(Records provided begins)
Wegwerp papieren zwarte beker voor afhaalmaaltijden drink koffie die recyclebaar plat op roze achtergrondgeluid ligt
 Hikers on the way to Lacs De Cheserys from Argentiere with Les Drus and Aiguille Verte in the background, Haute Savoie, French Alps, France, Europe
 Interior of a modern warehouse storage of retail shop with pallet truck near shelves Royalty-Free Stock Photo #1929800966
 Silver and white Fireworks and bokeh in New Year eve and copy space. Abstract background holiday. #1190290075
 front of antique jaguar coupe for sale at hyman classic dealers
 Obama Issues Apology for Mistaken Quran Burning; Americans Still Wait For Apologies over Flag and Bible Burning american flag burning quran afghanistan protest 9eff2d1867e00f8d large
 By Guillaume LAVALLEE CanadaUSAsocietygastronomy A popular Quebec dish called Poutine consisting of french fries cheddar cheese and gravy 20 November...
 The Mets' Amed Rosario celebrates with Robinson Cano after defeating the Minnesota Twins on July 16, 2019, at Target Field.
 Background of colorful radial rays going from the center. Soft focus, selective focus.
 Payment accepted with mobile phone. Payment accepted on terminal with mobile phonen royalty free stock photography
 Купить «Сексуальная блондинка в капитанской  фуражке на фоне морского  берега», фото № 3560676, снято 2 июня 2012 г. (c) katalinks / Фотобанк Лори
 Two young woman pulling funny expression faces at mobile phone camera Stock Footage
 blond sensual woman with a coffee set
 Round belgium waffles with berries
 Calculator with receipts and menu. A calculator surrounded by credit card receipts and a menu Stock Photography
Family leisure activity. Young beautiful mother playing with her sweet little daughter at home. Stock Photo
(Records provided ends)
Repeat exactly the lines above from the one with "front of antique" up to and including the one with "By Guillaume LAVALLEE". No other line belongs in the reply.

 front of antique jaguar coupe for sale at hyman classic dealers
 Obama Issues Apology for Mistaken Quran Burning; Americans Still Wait For Apologies over Flag and Bible Burning american flag burning quran afghanistan protest 9eff2d1867e00f8d large
 By Guillaume LAVALLEE CanadaUSAsocietygastronomy A popular Quebec dish called Poutine consisting of french fries cheddar cheese and gravy 20 November...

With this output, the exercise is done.